# Why not use an LED in direct-drive ?



## Changchung (Jan 5, 2013)

Hi guys, some friends and I had some arguments about why not DD Leds, I say that is not good for so many reasons, some friends say that if the Led is a 3amp or less, xm-l, P7, xr-e, etc Led you can use any kind of 4.2volt battery because the rest of the current dont go to the Led :S go to someplace unknow, I dont think the same.

Help to understand that and for my friends too...


Sent from my phone with camera with flash and internet on it...


----------



## AnAppleSnail (Jan 5, 2013)

*Re: Why dont use a Led in DD???*

You can kind of get away with it. The LED Vf rises with current, and the battery voltage falls with current, and the resistance of the wires and batteries takes more voltage out at higher current.

Alkaleaks are commonly used with direct-drive circuits. Most cheap lights with over 3.4v of battery are direct drive. Their voltage sag makes it safer to use direct drive.

Information supplied:
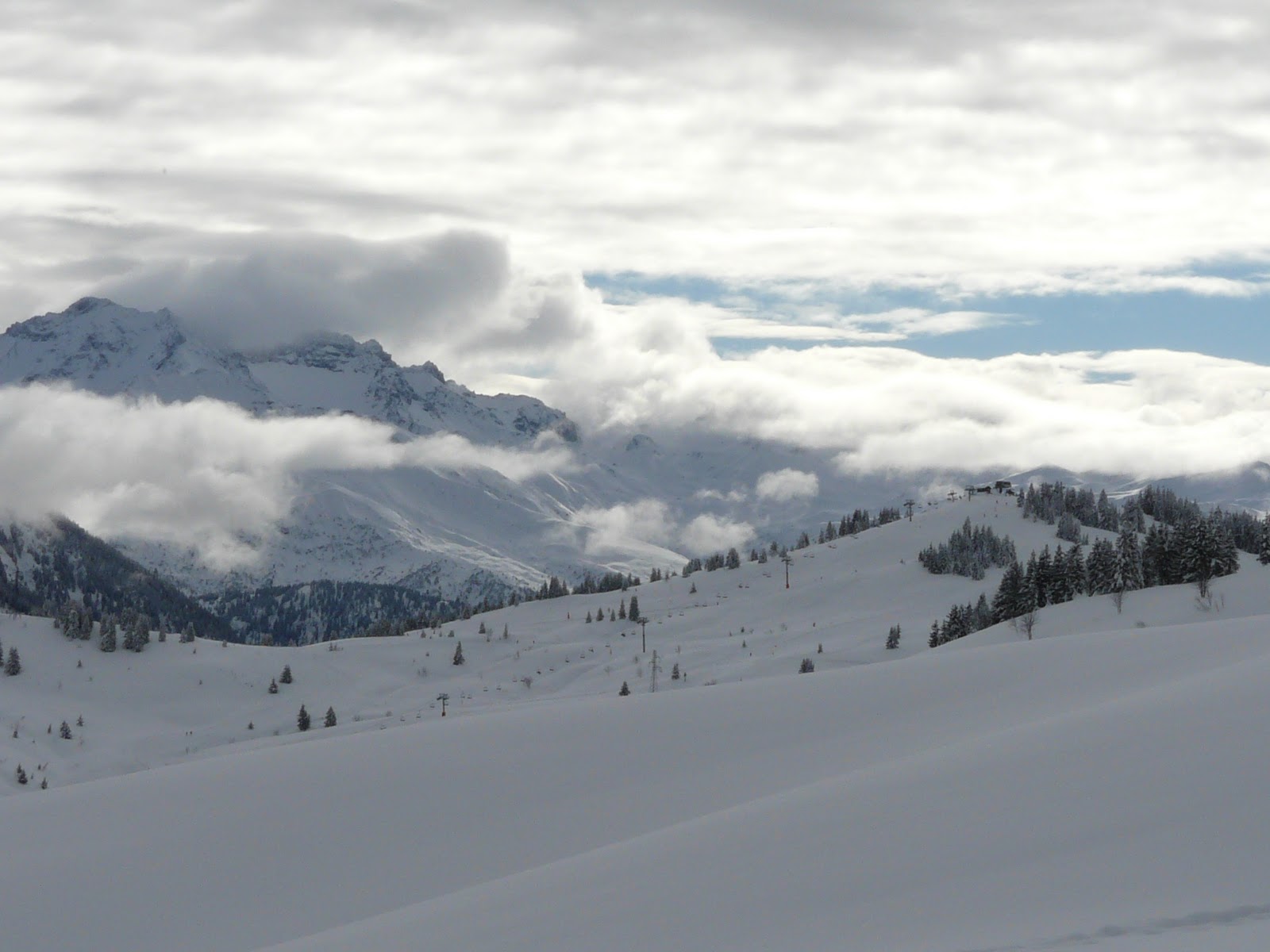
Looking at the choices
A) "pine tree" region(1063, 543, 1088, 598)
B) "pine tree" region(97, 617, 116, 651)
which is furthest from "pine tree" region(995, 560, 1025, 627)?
"pine tree" region(97, 617, 116, 651)

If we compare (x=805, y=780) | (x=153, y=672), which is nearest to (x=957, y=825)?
(x=805, y=780)

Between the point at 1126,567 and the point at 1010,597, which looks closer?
the point at 1126,567

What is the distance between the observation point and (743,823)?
22016mm

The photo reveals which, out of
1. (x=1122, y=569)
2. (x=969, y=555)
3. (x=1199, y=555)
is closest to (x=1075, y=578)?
(x=1122, y=569)

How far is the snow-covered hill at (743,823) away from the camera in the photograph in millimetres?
16766

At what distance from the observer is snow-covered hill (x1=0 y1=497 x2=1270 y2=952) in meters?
16.8

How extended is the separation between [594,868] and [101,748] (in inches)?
4629

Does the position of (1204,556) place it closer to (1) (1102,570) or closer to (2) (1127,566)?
(2) (1127,566)

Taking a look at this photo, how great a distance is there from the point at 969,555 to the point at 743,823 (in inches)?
6123

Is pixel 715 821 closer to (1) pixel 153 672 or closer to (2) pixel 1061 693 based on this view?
(2) pixel 1061 693

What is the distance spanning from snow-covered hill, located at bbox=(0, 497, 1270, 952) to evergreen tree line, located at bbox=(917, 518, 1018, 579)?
13157 cm

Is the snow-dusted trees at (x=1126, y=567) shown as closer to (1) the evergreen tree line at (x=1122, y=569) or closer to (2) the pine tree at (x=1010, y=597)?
(1) the evergreen tree line at (x=1122, y=569)

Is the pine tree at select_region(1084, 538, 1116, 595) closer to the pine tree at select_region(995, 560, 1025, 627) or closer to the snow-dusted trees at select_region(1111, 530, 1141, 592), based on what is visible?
the snow-dusted trees at select_region(1111, 530, 1141, 592)

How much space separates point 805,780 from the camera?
28.0 m
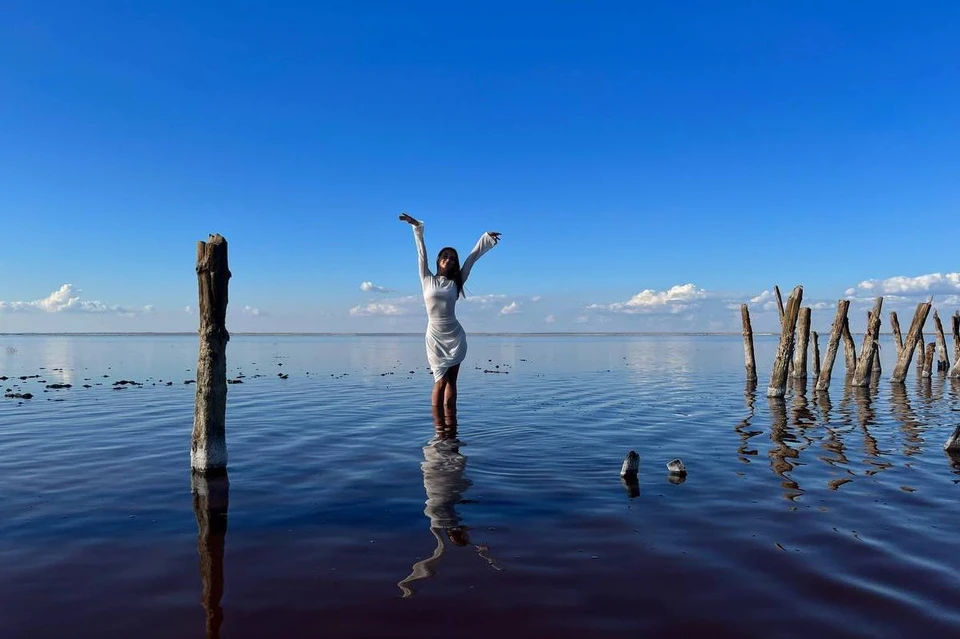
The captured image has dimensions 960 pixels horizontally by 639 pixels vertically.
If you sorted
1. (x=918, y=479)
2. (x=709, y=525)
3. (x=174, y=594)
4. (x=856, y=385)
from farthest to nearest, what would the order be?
(x=856, y=385), (x=918, y=479), (x=709, y=525), (x=174, y=594)

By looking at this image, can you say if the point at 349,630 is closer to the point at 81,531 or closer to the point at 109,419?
the point at 81,531

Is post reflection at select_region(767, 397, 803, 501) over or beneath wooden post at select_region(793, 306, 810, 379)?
beneath

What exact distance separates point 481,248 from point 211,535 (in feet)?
22.6

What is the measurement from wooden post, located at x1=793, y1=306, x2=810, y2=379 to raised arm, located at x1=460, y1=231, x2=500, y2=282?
1776cm

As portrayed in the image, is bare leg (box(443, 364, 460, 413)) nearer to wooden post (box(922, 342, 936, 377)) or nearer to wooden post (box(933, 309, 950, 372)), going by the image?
wooden post (box(922, 342, 936, 377))

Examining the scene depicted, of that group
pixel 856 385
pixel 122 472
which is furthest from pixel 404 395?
pixel 856 385

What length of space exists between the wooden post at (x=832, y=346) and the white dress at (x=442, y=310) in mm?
16730

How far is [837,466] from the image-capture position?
899cm

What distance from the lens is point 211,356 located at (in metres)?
8.27

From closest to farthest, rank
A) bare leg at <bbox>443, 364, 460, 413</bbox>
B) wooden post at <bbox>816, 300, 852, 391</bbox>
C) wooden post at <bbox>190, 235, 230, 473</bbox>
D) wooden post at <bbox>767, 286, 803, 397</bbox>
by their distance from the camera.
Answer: wooden post at <bbox>190, 235, 230, 473</bbox>, bare leg at <bbox>443, 364, 460, 413</bbox>, wooden post at <bbox>767, 286, 803, 397</bbox>, wooden post at <bbox>816, 300, 852, 391</bbox>

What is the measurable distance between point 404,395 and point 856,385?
1762cm

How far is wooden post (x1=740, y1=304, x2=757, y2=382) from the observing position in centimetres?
2620

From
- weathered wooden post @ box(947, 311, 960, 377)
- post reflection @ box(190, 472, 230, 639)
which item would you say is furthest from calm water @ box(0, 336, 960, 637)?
weathered wooden post @ box(947, 311, 960, 377)

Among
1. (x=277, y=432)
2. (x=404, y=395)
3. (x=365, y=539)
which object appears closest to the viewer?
(x=365, y=539)
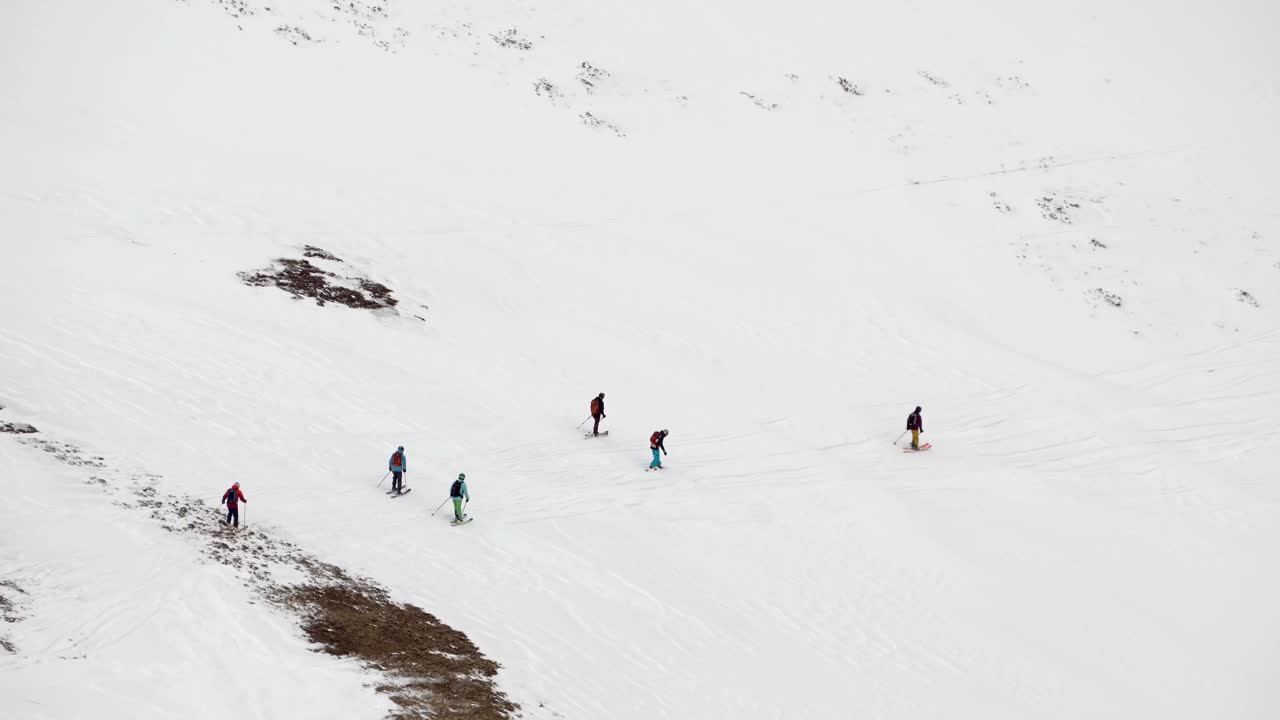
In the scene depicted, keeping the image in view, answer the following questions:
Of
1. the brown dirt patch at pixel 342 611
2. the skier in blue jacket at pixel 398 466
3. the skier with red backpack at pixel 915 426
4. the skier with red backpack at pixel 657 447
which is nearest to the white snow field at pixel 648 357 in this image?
the brown dirt patch at pixel 342 611

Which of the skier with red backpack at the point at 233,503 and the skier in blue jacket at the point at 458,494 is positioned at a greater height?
the skier in blue jacket at the point at 458,494

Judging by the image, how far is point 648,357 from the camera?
26.2m

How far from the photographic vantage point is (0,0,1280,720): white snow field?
1406 centimetres

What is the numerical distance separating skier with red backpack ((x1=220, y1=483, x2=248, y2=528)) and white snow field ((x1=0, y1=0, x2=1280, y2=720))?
29 centimetres

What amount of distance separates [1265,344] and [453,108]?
32169 millimetres


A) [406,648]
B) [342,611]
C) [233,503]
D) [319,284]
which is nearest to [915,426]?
[406,648]

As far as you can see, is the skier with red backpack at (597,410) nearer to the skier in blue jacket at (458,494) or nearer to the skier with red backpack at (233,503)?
the skier in blue jacket at (458,494)

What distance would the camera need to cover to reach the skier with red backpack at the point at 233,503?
13.8 m

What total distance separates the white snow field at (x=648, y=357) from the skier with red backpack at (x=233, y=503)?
0.95ft

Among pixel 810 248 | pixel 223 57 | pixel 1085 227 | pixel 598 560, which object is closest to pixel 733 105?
pixel 810 248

What needs to be done: Print the passage of the direct-drive thread starting with "Alkaleaks are commonly" and going on through "use direct drive.", word for word. The data were drawn from a separate source.

Answer for the task:
Alkaleaks are commonly used with direct-drive circuits. Most cheap lights with over 3.4v of battery are direct drive. Their voltage sag makes it safer to use direct drive.